Computational geometry
In computer science, computational geometry is the study of algorithms to solve problems stated in terms of geometry. Some purely geometrical problems arise out of the study of computational geometric algorithms, and the study of such problems is also considered to be part of computational geometry.
The main impetus for the development of computational geometry as a discipline was progressing in computer graphics, computer-aided design, and manufacturing (CAD/CAM), but many problems in computational geometry are classical in nature.
Other important applications of computational geometry include robotics (motion planning and visibility problems), geographic information systems (GIS) (geometrical location and search, route planning), integrated circuit design (IC geometry design and verification), computer-aided engineering (CAE) (programming of numerically controlled (NC) machines).
The three main branches of computational geometry are:
- Combinatorial computational geometry, also called algorithmic geometry, which deals with geometric objects as discrete entities.
- Numerical geometry, also called machine geometry, computer-aided geometric design (CAGD), or geometric modeling, which deals primarily with representing real-world objects in forms suitable for computer computations in CAD /CAM systems. This branch may be seen as a further development of descriptive geometry and is often considered a branch of computer graphics and/or CAD, whereas the former branch is often called simply computational geometry.

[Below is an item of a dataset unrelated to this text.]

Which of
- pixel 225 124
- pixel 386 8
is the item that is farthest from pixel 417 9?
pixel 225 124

- Non-numerical geometry, which studies and develops non-numerical geometrical algorithms. This is the oldest branch of computational geometry which goes back to geometric constructions with the help of ruler and compass. Algorithms of geometric constructions are the soul and the origin of geometry and are not numerical in nature. Although until recently such constructions could be performed with the help of a ruler and compass only, two decades ago new means of geometric constructions emerged. These were various optical devices capable of manipulating images of geometrical figures, such as mirrors, beam splitters, holograms, etc. The observation that geometric constructions can be performed optically rather than with the help of ruler and compass laid in the foundation of "Optical Computational Geometry" put forward by Yevgeny Karasik in 1990.